[Data supplied Boundary: Start]
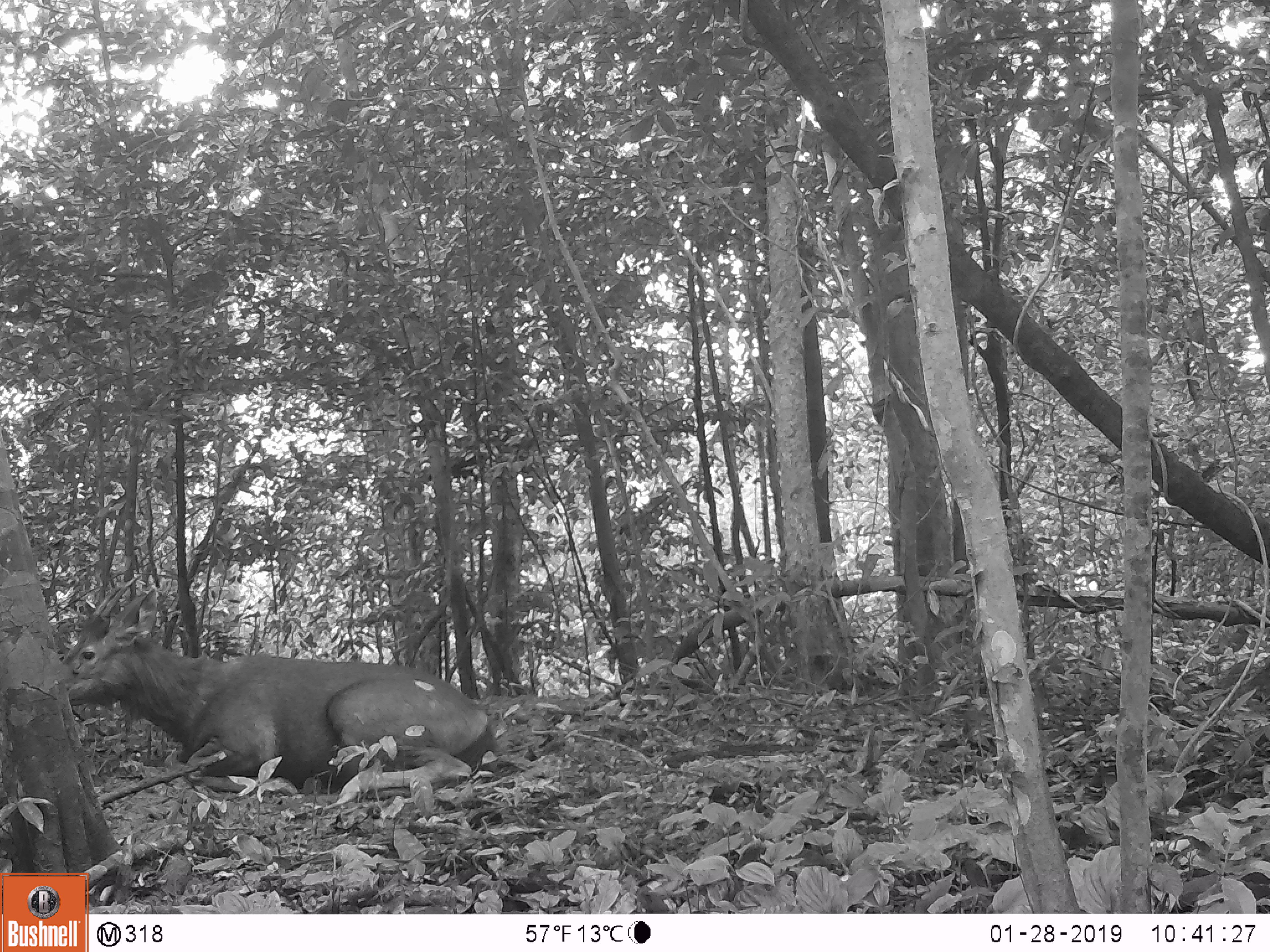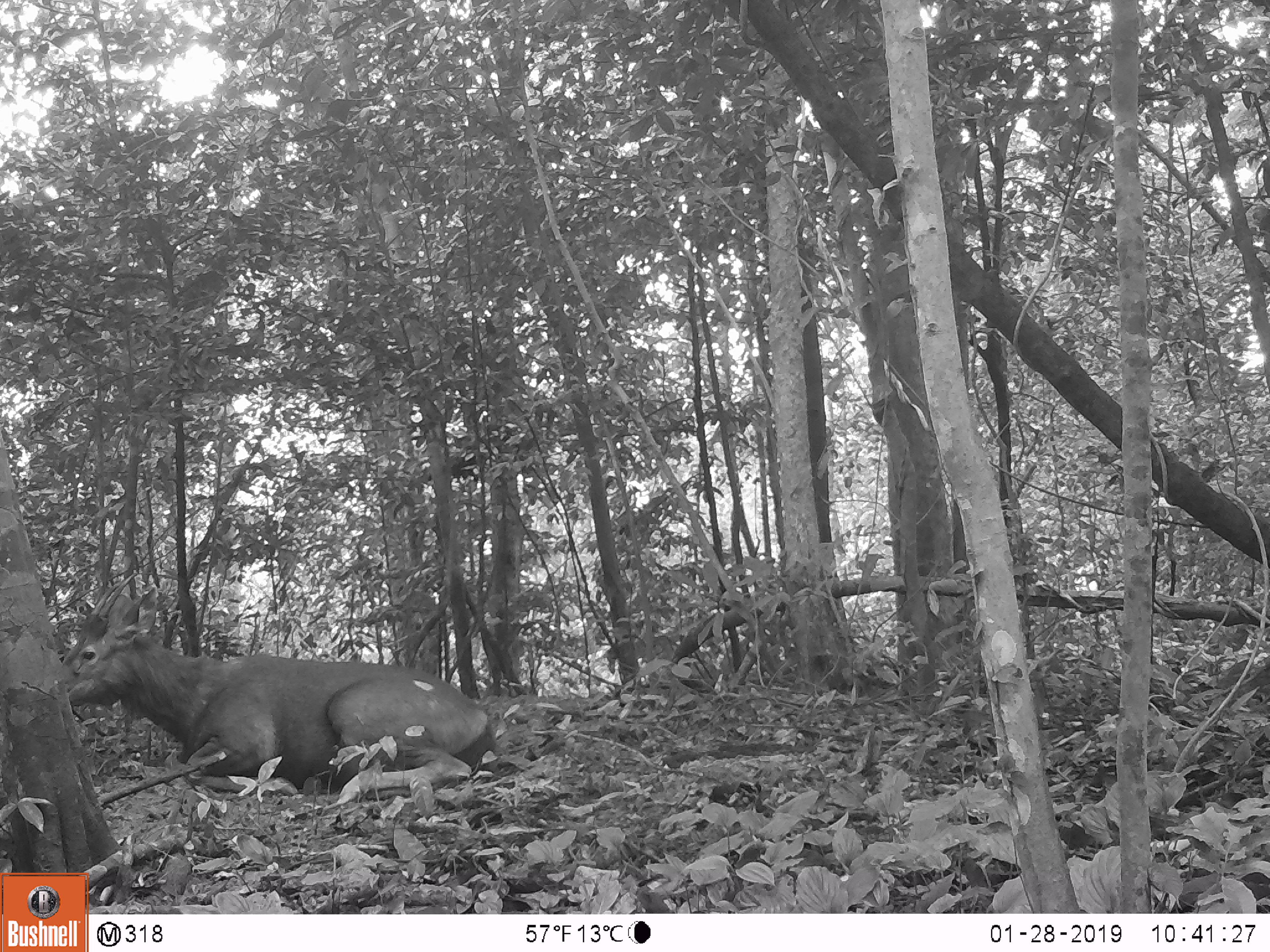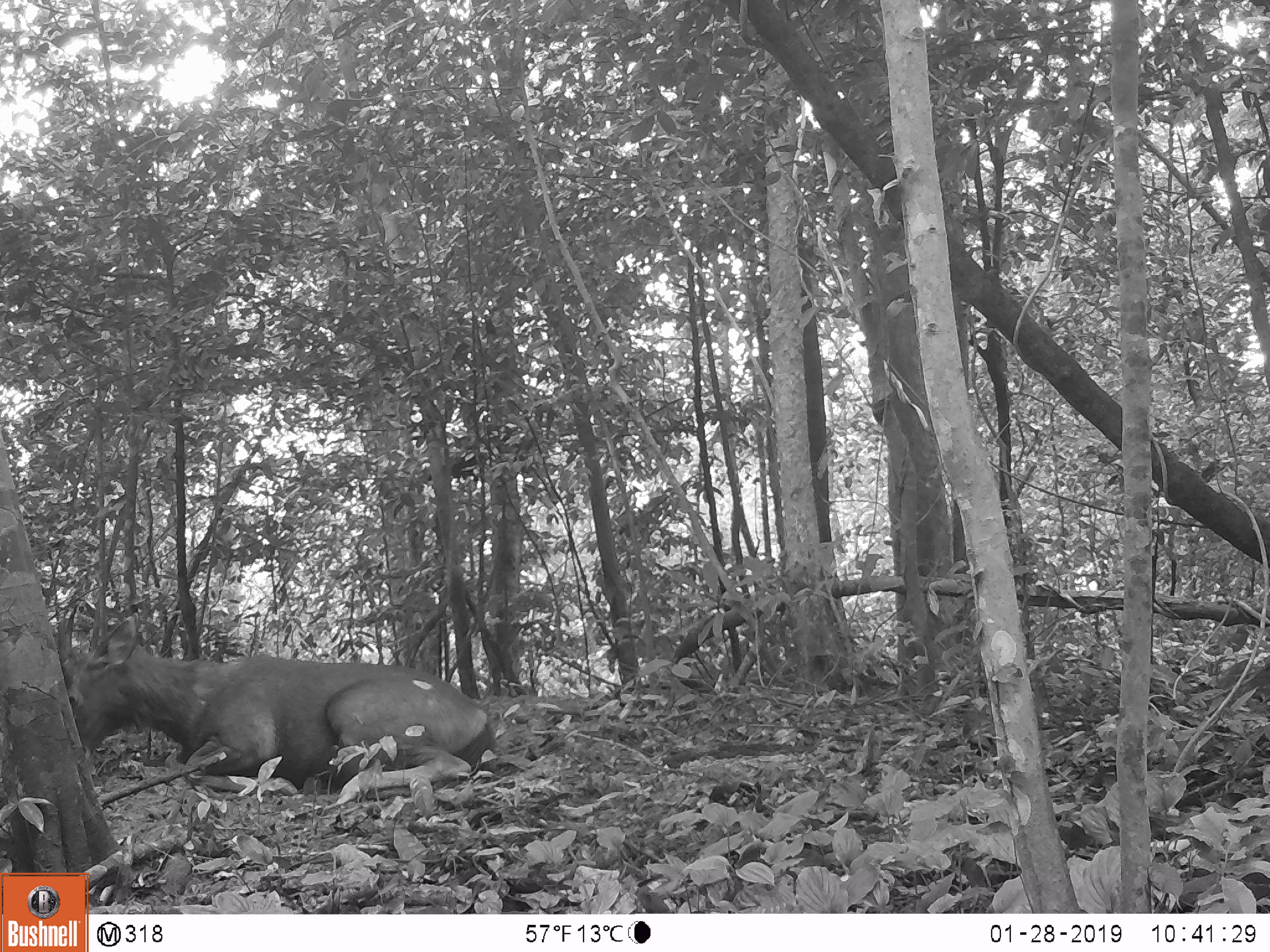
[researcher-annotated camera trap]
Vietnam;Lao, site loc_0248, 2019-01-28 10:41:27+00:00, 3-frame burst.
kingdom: Animalia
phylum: Chordata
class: Mammalia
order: Artiodactyla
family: Cervidae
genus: Rusa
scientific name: Rusa unicolor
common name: sambar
Sambar (Rusa unicolor). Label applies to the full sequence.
[Data supplied Boundary: End]
From the first line to the last, restate the entries exactly, without pictures.

Response –
[researcher-annotated camera trap]
Vietnam;Lao, site loc_0248, 2019-01-28 10:41:27+00:00, 3-frame burst.
kingdom: Animalia
phylum: Chordata
class: Mammalia
order: Artiodactyla
family: Cervidae
genus: Rusa
scientific name: Rusa unicolor
common name: sambar
Sambar (Rusa unicolor). Label applies to the full sequence.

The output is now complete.